A sure source of stops is when the model has difficulty understanding what the user is saying. For example, in our application, the assistant might need to ask for the user’s first and last name and phone number. Once the user has provided them, the assistant must repeat them and ask for confirmation if they are correct.
In my tests I used my old landline number as a phone number, which was ....00.... (the international prefix is ​​omitted). The double zero 00 in the middle causes the model to have serious problems. When the assistant asks for confirmation, at least 70% of the time it repeats the number with an extra zero, a third zero, like .....00, and then stops. The user says I can’t hear you anymore and the assistant starts repeating the number with the same error, the third zero, and then stops. And this loop continues until the session is forcibly terminated. What surprised me is that, unlike other problems that are random, since AI is a statistical machine, this behavior is almost systematic.
Please note that our application is in Italian.
If you need it, I have the transcriptions and audio recordings of the sessions. They’re obviously in Italian. There are no privacy or GDPR concerns. We’re still in the testing phase.
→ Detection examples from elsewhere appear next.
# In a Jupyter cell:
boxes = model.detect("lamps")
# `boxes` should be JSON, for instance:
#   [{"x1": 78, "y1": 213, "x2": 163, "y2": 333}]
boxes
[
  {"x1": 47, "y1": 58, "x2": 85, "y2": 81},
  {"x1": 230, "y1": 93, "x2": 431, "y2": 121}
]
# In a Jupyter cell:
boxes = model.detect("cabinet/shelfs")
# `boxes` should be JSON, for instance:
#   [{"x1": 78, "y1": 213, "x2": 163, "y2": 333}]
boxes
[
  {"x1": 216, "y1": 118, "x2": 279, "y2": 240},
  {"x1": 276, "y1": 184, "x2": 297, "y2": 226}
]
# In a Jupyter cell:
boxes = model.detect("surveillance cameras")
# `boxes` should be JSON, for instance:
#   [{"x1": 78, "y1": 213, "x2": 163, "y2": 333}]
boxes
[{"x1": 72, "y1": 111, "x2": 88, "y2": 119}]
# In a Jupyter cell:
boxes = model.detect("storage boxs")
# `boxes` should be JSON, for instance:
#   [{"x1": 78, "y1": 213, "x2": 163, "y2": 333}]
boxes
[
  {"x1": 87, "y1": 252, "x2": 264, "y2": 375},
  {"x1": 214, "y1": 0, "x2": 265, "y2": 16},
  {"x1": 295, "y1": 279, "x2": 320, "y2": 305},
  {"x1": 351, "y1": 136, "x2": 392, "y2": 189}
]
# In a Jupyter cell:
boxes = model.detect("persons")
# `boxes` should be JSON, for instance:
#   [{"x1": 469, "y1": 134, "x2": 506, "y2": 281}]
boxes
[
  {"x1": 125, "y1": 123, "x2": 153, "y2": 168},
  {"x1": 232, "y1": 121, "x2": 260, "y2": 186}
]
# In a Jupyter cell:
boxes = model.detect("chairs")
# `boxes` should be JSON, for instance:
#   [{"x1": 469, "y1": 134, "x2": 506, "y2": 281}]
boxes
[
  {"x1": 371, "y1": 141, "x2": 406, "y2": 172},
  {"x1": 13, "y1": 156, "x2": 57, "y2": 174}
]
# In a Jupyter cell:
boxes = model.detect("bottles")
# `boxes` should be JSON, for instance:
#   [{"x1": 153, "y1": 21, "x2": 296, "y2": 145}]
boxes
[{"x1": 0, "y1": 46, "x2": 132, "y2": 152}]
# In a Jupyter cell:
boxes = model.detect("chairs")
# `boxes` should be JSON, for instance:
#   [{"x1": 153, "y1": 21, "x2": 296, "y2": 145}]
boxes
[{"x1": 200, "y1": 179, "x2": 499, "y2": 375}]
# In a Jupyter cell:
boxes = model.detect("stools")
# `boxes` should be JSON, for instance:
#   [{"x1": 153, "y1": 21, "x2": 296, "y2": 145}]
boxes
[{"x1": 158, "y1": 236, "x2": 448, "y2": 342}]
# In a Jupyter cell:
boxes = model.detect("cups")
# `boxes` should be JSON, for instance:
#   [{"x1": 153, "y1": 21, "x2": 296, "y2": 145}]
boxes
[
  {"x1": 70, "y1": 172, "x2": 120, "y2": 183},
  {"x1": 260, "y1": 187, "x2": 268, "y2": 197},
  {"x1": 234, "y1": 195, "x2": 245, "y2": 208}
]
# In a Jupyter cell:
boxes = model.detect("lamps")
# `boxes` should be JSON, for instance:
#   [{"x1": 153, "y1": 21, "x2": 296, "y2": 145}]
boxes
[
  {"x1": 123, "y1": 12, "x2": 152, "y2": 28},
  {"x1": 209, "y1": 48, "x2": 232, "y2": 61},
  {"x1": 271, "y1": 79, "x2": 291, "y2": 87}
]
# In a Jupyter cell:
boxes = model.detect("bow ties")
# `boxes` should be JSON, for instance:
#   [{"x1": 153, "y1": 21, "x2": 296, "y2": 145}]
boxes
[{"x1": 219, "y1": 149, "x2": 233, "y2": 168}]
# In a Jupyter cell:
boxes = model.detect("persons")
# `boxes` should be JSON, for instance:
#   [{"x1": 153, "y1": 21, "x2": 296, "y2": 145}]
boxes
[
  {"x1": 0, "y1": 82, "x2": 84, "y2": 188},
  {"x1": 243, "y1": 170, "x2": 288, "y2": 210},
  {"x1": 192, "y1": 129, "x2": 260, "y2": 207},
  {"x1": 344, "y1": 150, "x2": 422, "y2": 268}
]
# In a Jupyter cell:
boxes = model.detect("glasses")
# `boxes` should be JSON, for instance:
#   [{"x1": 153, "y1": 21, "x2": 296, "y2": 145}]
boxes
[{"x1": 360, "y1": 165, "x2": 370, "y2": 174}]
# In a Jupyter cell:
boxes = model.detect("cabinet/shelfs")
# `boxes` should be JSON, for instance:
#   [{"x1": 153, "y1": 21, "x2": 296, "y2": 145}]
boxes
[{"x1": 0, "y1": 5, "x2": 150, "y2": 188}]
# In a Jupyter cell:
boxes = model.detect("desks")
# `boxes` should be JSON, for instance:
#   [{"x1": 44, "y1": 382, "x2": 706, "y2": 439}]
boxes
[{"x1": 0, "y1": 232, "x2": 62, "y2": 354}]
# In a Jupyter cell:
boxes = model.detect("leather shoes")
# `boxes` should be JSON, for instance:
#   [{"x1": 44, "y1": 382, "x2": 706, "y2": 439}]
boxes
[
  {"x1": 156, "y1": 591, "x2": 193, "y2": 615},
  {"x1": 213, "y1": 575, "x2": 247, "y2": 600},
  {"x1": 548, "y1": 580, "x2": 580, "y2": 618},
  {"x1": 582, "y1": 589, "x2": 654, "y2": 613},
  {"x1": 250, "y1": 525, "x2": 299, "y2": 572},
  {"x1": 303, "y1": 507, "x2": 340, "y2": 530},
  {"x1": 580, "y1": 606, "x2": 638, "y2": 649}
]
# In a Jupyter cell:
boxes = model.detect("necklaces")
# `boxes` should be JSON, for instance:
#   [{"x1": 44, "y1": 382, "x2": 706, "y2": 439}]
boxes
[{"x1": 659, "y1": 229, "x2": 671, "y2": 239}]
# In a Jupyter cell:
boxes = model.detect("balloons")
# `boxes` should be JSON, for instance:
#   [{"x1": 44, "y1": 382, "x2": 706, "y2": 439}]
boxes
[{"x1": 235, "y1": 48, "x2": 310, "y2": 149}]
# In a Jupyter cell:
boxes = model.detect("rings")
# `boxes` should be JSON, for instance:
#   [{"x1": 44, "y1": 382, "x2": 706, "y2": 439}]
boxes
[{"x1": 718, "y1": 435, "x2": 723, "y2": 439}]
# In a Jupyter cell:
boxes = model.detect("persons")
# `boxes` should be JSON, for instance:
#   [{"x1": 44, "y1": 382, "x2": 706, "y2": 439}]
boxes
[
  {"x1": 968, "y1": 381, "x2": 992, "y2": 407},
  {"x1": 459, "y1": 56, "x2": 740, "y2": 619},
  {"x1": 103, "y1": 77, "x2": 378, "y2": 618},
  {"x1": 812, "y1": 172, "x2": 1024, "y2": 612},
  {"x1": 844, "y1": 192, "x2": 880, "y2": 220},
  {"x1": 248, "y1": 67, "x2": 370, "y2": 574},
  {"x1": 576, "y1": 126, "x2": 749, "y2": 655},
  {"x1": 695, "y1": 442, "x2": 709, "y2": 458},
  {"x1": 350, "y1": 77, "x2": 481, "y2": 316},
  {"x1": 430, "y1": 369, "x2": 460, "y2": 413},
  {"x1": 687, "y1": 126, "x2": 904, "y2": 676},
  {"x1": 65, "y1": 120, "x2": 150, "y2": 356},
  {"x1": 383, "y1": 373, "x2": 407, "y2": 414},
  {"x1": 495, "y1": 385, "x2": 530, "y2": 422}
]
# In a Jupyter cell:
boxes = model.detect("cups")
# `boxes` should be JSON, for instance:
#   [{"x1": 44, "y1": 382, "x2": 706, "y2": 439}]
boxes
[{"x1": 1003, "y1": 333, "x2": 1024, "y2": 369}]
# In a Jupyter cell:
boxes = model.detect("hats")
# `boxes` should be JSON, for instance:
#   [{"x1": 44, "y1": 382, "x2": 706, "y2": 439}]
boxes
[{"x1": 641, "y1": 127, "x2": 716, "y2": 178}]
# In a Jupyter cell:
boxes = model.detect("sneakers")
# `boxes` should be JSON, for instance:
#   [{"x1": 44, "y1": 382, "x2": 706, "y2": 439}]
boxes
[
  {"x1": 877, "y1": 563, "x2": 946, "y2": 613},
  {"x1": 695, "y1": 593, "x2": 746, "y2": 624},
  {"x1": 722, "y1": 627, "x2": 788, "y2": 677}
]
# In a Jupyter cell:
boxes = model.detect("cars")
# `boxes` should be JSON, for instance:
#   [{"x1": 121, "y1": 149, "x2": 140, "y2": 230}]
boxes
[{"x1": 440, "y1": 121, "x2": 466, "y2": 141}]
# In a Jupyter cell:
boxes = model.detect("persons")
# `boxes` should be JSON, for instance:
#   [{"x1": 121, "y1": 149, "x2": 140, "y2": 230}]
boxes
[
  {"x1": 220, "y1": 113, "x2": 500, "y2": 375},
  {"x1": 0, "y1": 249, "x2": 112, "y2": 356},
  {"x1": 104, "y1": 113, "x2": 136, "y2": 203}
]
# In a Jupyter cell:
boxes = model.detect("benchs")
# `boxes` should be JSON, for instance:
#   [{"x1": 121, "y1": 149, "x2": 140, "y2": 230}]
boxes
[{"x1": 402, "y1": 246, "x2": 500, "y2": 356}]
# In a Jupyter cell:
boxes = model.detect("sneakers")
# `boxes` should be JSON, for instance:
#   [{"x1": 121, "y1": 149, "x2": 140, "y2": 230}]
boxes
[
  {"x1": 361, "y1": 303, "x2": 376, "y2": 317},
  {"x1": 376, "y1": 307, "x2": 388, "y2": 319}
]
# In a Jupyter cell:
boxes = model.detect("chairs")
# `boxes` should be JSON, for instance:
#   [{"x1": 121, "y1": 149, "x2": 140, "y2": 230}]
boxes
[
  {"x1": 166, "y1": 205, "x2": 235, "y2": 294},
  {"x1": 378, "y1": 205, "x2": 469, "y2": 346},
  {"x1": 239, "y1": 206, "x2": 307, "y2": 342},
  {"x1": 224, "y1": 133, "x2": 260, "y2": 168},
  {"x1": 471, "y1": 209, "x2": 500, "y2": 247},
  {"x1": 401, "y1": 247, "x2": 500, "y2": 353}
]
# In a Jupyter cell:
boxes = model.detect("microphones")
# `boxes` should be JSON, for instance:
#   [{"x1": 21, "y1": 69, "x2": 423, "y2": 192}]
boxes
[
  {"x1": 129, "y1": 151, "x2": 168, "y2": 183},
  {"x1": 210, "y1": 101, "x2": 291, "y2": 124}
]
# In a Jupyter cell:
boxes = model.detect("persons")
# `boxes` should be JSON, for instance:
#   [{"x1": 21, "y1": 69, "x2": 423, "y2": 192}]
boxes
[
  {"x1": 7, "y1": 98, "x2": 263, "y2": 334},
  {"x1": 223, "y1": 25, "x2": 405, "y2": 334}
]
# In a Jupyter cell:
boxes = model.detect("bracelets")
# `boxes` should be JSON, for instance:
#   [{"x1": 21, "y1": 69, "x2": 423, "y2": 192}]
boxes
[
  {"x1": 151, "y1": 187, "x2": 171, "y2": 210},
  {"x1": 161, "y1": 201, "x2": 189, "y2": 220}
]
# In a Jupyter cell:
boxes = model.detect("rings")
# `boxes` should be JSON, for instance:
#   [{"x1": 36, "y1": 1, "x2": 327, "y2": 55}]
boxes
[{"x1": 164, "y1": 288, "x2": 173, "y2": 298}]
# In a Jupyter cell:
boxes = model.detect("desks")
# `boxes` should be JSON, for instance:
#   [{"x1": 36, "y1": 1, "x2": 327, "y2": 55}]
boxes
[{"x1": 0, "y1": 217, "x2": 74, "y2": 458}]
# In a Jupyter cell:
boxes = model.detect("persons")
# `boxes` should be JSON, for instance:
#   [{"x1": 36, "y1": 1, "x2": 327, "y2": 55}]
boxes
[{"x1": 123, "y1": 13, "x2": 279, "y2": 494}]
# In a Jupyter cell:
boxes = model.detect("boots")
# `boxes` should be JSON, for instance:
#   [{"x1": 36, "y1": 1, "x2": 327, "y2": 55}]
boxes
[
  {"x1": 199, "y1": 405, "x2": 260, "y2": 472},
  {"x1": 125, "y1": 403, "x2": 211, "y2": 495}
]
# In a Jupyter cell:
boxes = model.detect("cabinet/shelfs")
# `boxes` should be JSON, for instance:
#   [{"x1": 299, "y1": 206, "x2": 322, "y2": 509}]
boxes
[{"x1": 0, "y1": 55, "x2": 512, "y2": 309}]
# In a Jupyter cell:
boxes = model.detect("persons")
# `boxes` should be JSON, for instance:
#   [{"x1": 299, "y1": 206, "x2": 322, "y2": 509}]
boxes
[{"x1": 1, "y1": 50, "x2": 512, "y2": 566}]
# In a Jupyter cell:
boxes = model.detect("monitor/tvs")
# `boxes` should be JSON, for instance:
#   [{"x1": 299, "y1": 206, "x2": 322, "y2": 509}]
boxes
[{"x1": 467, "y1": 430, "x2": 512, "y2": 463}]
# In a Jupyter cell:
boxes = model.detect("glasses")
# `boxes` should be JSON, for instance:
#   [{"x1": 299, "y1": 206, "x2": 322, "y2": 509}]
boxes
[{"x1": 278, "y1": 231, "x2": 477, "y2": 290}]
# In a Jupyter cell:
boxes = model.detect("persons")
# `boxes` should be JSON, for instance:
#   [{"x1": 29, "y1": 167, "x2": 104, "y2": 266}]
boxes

The positive aspect of this update are:

  • The token generation suddenly stops issue is less frequent.
  • The quality of voice tone and speech has improved dramatically. It’s much less robotic now. It has much more imagination in finding words, and this makes it very similar to a human assistant. Is a huge step forward.
  • Function calls now work as expected, which is also a very welcome improvement.

Thank you for your valuable work.
Ciao

1 Like